Put another way, recently talking about getting kids interested, what would capture a kids imagination more? A set of Infantry that can make a heroic stand/successful attack? Or a set just standing there as if being inspected? I know which set I would (& did!!) choose!!

We're talking about Hannants most popular list. Yes this is one shop and doesnt represent every corner of the globe. However what I have done is offer my opinions as to why certain Nap sets havent done so well. I would love Napoleonic sets doing every single thing a soldier could be expected to do, doesnt mean some of those things would make great sellers though.

Re: Then Christmas Number 1

Hi
Would love to find a place that sells Strelets figures in Ontario . They look great.
Cheers
David

Re: Then Christmas Number 1

Like many folks on this forum I've been collecting toy soldiers for many years and have a huge collection; many thousands painted and many, many more remaining to be painted. Knowing I have many more miles in the rearview than I have ahead I doubt I'll ever finish the figures I have waiting and find myself abandoning many projects and eras to pursue my interests.

Reluctantly, I stopped collecting WW2 in 1/72 scale preferring the more colorful pre-20th Century "Age of Muskets." I love the LRDG figures and am glad my friend Alan (among others) has finally gotten his long sought-after set. It doesn't make much difference to me other than I'm happy for my fellow collectors and it gives me a chance to "catch up" on my painting while I'm waiting for new sets in my now-limited range of interest.

Now concerning the "at-ease" and other relatively stationary sets Strelets-R has been producing in prodigious quantities the last couple years or so I might be in the minority but I am all for them. I have literally decades of 1/72 Napoleonics from about every major producer (that I know of) in all those years I've collected hordes of firing and loading poses - I won't reject any new ones produced but I don't really "need" any more. What has been lacking for me are the aforementioned 60% of an army that is behind the forward line of battle waiting their turn to go in or moving from "point A" to "point B" - remember when you were doing good to get four or six marching figures or three or four standing figures in a 48 figure box? How many boxes it took to get a decent formation together?

What Strelets has done is filled a huge gap in that area. Looking at what they did with their ACW series I have no doubt they have firing lines up their sleeves - but for me, I'll be glad when I can finally line up my entire armies with combined new troops and old figures. I just hope I don't run out of table...

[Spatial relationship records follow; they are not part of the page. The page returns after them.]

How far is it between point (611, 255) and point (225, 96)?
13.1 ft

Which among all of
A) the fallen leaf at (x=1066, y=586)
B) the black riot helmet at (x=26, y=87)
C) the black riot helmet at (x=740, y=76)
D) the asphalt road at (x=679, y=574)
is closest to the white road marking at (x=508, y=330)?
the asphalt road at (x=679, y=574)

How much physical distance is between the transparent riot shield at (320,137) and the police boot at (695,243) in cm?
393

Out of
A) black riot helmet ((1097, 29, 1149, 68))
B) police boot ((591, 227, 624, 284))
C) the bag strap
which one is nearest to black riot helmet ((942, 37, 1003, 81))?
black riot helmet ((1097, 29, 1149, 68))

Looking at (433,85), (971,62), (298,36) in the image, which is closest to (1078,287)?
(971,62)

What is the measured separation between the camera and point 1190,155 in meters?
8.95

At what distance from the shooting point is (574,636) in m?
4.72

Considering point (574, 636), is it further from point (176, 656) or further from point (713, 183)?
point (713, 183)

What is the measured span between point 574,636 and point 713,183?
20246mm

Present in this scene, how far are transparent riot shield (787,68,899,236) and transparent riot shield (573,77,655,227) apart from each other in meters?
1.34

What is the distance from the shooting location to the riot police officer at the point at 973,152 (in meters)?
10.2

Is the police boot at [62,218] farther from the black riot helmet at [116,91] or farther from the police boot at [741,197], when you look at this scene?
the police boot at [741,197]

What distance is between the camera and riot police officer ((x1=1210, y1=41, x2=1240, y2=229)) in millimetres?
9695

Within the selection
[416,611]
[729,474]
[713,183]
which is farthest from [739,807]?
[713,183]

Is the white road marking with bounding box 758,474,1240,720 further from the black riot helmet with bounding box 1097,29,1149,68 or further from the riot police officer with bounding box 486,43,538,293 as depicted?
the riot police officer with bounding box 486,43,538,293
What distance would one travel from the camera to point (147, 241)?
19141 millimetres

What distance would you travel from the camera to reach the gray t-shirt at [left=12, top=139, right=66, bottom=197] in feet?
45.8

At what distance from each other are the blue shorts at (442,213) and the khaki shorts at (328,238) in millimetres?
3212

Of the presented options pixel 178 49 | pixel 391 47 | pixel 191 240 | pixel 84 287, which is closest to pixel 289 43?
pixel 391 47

Re: Then Christmas Number 1

"And STRELETS is the only manufacturer that has recognized this gap."

I'm with you Gerd, I really like the quality, novelty and variety of Strelets' offerings. It was great in the most recent release to have a range of eras and campaigns represented, not to mention types of troops and poses. Something for so many of us, as the comments above attest.

I have all of the Napoleonic sets from that release on order from my 'local' supplier so they should arrive sometime in the New Year. Dunno if that makes me part of a 'silent majority' or the exception that proves the general rule?

Two or three sets of each.

- Those Bavarians are too lovely to pass up (as the others have been) and I am happy to have a 'luxury' quantity of them, especially for the ability to mix and match poses across units or to make units in a specific set of poses.

- By serendipity Strelets' late Russians came at a perfect time for me to get figures together for plans for the 'Napoleonic' vigbicentennial /quasquibicentennial (1796–1815: 2021–2035). These latest are a great addition to those. I am hoping that Strelets plan to complete the 'series'?!

- The Prussian 7th Uhlans are a beautiful set with great potential for conversion too. Hopefully a couple of those will be 'enough' for me...

One shop does not the market make. I'd love to see Strelets' own data on sales, just for these or even across their vast catalogue(!), but I respect that this may be commercial in confidence.

Regards, James

Re: Then Christmas Number 1

Actually only the WSS British Cavalry (position 11) and LRDG at rest (position 20) are still under den TOP20 by Hannants.

By the big german e-shop Kamar and after 10 days the WSS british Cavalry (formerly 50 boxes) is already sold-out, the LRDG- and SAS-sets (formerly 40) are between 11-14 still to buy - the bavarian sets (each 50) are around 9 and foreign legion sets around 24.

Minature-sets aren´t short-run-events or cinema-blockbusters. The first week doesn´t say much ...

And I share the interest to receive more action and shooting poses in the next Napoleonics sets - especially russians, prussians and brunswicks.

I like very much the recently presented WSS french dragoons-set. An action (shooting, fighting, scouting) dragoon-set would been a dream for a very numerous french cavalry type with many regiments. And surely WSS austrians.too....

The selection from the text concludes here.